Total hip replacement (THR) and total knee replacement (TKR) surgeries were associated with increased risk of acute myocardial infarction (AMI, heart attack) in the first two weeks after the surgical procedures, according to report published Online First by Archives of Internal Medicine, a JAMA Network publication.1
THR and TKR are effective for treating patients with moderate to severe osteoarthritis. These surgical procedures are commonly performed, with an estimated 1.8 million procedures performed annually worldwide, according to the study background.
“This study demonstrated an increased risk of AMI during the first two weeks after THR (25-fold) and TKR (31-fold) surgery compared with matched controls. The risk of AMI sharply decreased after this period, although it remained significantly elevated in the first six weeks for THR patients. The association was strongest in patients 80 years or older, whereas we could not detect a significantly increased risk in patients younger than 60 years,” Arief Lalmohamed, Pharm.D., of Utrecht University, the Netherlands, and colleagues comment.
Researchers utilized Danish national registries for their study that enrolled patients who underwent THR or TKR (n=95,227) from January 1998 through December 2007 and 286,165 individuals as matched controls. The mean (average) age for THR patients was just less than 72 years and for TKR patients it was just more than 67 years.
The absolute six-week risk of AMI was 0.51 percent in THR patients and 0.21 percent in TKR patients, according to the results.
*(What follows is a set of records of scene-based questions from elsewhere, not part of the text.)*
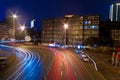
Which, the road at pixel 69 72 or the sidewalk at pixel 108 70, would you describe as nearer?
the road at pixel 69 72

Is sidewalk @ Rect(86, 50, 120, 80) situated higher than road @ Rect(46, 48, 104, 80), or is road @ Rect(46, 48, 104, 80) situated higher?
road @ Rect(46, 48, 104, 80)

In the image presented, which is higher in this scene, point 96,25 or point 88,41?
point 96,25

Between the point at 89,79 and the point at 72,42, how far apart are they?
145 metres

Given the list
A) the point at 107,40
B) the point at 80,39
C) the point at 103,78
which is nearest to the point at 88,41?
the point at 107,40

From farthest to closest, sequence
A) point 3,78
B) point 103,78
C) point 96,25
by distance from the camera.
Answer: point 96,25, point 103,78, point 3,78

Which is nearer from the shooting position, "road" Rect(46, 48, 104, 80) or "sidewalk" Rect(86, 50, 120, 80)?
"road" Rect(46, 48, 104, 80)

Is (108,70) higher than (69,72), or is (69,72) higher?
(69,72)

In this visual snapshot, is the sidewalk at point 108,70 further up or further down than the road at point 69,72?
further down

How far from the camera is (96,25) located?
612ft

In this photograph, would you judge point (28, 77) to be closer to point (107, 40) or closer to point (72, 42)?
point (107, 40)

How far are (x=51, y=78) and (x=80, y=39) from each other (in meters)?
144

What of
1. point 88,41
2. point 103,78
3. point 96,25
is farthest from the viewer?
point 96,25

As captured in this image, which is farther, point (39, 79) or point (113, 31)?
point (113, 31)

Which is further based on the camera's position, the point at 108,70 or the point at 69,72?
the point at 108,70
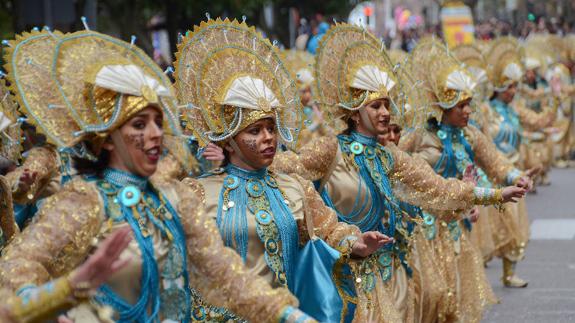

“Furthermore, a previous AMI in the six months before surgery increased the risk of new AMI during the first six weeks after THR and TKR (4-fold increase) surgery but did not modify the relationship between THR or TKR and AMI,” the authors conclude.
In a commentary2, Arthur W. Wallace, M.D., Ph.D., of the University of California, San Francisco, writes: “The perioperative period is stressful to patients … The present study once again confirms that the perioperative period increases cardiac risk. Physicians must go further than establishing risk factors; physicians must actively work to reduce perioperative risk.”
“It is important for physicians caring for patients in the perioperative period to recognize the potential for cardiac morbidity and mortality and then appropriately use the armamentarium of medical therapies we now have to reduce cardiac risk, prevent perioperative MIs (myocardial infarction, heart attack), and prevent cardiac deaths,” Wallace continues.
“In their present study, Lalmohamed et al clearly reinforce the importance and significance of the cardiac risk and the need to prevent perioperative cardiac morbidity and mortality,” Wallace concludes.
1. (Arch Intern Med. Published online July 23, 2012. doi:10.1001/archinternmed.2012.2713
2. (Arch Intern Med. Published online July 23, 2012. doi:10.1001/archinternmed.2012.3776.